■ **EXERCISE AIM**
A stretch of the entries below is to be set down exactly, running from the line with "Close-up portrait of" through the line with "Retrato de mujer", both included, and no other line.

■ **DATA EXCERPTS**

....

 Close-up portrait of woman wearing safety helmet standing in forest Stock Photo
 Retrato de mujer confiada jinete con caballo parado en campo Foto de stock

....

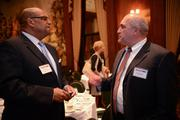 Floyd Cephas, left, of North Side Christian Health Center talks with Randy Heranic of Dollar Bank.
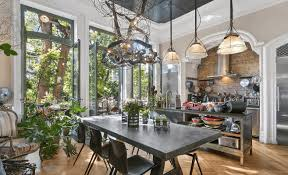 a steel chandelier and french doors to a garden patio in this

....

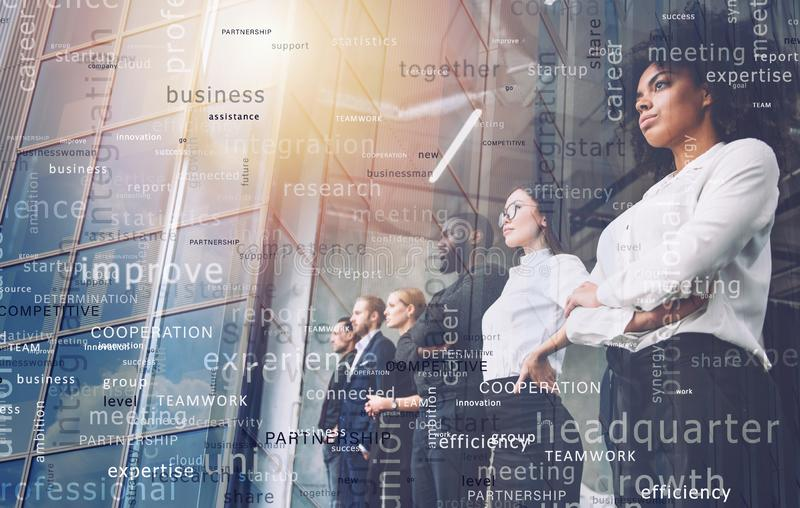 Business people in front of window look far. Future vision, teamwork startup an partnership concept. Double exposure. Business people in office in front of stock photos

....

■ **SOLUTION TO THIS PROBLEM**
 Close-up portrait of woman wearing safety helmet standing in forest Stock Photo
 Retrato de mujer confiada jinete con caballo parado en campo Foto de stock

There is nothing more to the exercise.